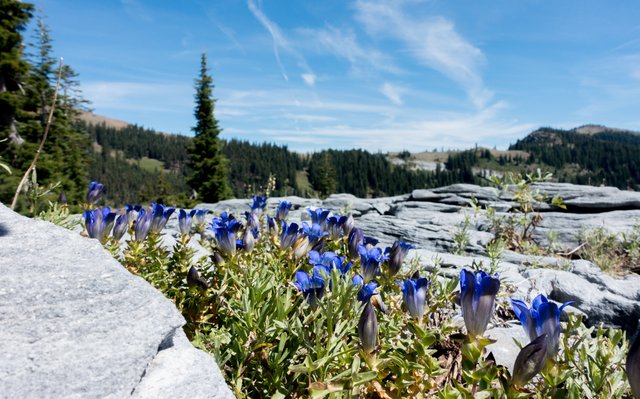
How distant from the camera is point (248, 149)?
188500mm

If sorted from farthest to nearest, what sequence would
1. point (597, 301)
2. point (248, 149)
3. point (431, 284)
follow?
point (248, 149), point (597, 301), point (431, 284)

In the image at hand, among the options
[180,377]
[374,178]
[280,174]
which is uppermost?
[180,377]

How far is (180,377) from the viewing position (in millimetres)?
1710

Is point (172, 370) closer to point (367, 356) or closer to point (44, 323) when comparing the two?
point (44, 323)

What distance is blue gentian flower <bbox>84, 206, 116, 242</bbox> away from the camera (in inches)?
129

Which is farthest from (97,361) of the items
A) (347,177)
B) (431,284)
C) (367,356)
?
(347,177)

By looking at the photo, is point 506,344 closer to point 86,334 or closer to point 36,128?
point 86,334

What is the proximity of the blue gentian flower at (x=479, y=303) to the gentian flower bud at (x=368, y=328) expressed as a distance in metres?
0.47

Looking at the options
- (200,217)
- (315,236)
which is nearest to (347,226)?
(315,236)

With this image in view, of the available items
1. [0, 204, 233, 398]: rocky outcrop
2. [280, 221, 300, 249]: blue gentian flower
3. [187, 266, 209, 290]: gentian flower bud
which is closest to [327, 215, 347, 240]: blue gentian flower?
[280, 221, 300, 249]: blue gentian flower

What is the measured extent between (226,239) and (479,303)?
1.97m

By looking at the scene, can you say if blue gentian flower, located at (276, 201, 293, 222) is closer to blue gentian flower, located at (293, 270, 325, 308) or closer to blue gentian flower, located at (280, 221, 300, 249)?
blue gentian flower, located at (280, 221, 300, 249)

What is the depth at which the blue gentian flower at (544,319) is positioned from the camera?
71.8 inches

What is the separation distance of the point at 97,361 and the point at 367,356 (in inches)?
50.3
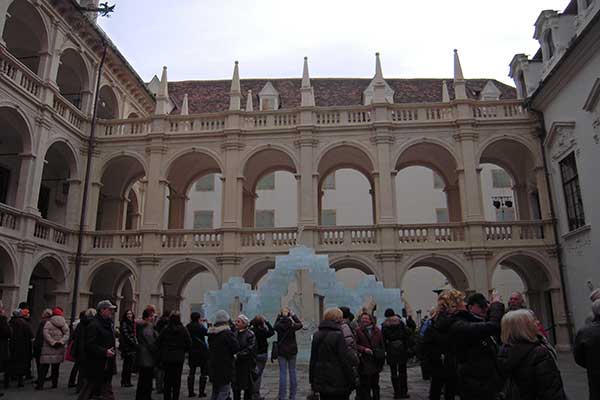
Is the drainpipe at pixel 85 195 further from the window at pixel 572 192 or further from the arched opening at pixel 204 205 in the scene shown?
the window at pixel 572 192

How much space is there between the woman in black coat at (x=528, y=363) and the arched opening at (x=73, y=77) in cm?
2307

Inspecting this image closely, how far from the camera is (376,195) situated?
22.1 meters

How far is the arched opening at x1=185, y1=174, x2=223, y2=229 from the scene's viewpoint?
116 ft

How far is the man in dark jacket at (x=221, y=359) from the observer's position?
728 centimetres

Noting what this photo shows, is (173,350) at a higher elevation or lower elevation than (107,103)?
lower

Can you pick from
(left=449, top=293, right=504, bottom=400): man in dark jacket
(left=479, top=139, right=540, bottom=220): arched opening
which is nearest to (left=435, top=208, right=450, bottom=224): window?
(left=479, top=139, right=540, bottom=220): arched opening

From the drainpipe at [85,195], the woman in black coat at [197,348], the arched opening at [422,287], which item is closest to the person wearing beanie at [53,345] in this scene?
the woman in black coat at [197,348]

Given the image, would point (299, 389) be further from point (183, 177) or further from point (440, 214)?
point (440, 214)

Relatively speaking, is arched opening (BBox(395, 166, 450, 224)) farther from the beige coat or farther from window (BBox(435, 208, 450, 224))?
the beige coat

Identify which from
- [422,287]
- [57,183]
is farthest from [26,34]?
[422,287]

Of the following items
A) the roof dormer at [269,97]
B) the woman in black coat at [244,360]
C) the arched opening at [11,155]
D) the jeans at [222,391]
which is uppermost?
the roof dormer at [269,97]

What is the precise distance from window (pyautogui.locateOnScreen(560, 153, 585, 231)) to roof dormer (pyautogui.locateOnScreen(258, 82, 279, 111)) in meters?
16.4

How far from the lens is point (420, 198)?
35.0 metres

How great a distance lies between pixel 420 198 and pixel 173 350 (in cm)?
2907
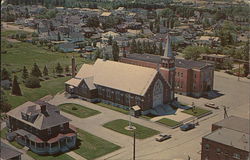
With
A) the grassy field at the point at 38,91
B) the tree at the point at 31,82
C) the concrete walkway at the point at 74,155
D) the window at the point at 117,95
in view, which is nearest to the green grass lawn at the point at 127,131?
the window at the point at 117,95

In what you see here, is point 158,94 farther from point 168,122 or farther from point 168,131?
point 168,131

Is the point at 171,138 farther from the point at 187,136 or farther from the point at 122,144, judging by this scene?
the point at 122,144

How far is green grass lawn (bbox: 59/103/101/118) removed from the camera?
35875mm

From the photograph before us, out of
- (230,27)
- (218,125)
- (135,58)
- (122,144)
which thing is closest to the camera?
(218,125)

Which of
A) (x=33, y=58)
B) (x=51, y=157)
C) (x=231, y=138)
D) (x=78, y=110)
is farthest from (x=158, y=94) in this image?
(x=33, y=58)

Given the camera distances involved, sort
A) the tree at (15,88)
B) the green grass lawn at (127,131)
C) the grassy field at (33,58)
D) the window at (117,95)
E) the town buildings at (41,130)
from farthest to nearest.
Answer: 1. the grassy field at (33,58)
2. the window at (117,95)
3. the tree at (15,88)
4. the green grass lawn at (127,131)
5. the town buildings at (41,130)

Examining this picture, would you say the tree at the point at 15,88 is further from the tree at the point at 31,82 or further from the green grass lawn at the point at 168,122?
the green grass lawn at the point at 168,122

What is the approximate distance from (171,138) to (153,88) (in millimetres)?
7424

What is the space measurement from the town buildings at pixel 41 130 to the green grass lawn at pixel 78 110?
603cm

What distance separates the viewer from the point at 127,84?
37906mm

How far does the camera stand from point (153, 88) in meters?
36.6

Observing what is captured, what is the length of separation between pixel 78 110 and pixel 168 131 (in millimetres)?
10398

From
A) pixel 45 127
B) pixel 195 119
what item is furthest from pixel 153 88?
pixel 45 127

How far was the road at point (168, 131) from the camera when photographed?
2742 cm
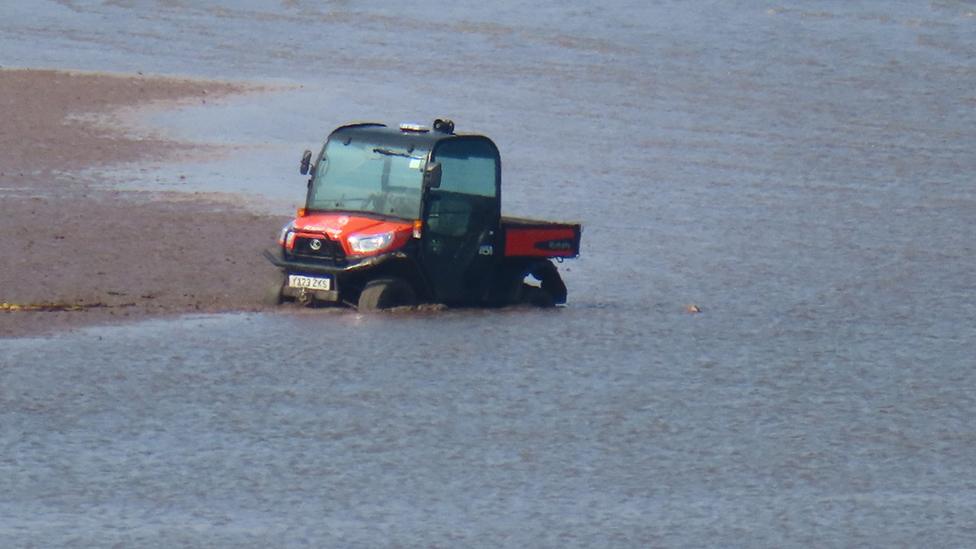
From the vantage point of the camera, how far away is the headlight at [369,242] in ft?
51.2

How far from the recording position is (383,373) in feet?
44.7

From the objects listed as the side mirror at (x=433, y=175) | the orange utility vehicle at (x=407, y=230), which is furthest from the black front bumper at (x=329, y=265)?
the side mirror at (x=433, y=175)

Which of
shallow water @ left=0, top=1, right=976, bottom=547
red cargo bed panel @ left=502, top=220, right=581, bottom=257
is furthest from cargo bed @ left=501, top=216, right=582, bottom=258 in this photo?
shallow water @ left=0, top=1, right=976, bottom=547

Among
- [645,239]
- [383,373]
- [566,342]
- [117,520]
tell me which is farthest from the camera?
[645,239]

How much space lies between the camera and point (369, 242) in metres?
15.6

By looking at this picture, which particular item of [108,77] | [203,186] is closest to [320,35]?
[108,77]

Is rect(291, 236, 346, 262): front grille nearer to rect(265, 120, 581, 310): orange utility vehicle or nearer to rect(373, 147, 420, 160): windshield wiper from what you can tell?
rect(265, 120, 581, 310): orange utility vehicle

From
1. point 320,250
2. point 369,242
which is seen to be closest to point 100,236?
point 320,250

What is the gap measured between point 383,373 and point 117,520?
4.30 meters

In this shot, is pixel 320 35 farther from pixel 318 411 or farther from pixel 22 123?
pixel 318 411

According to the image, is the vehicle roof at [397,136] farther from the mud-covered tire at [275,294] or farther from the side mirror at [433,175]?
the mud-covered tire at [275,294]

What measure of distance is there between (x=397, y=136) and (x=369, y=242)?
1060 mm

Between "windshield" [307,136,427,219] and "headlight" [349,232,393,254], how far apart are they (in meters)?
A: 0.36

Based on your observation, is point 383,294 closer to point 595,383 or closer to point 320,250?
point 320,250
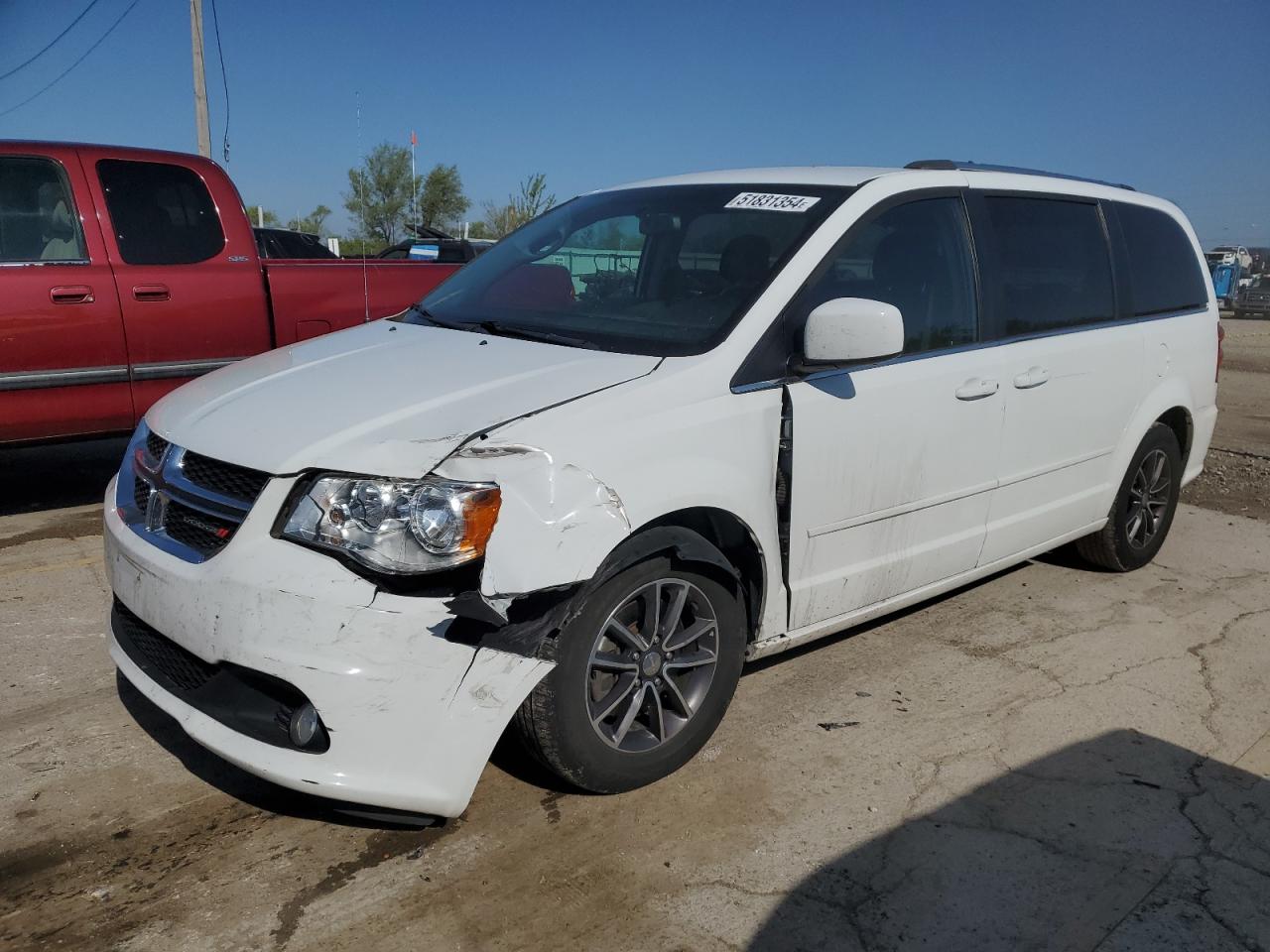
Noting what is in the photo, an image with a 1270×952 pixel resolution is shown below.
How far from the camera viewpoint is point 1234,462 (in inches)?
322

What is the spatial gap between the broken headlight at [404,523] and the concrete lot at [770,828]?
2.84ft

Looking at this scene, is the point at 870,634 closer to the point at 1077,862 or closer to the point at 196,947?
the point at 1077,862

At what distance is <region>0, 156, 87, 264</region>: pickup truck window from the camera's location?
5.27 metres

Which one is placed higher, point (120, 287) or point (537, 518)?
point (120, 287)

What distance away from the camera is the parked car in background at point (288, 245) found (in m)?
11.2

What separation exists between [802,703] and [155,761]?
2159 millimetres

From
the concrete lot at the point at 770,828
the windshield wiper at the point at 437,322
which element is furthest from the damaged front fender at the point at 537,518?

**The problem:** Reproduce word for word every line from the start of the data through the line containing "point (248, 149), point", including that line. Leave the pictures out.

**Task result:**
How distant from the camera is point (248, 149)?
188500mm

If sorted from farthest to nearest, what sequence would
1. point (597, 301)
2. point (248, 149)
3. point (431, 284)
follow?
point (248, 149), point (597, 301), point (431, 284)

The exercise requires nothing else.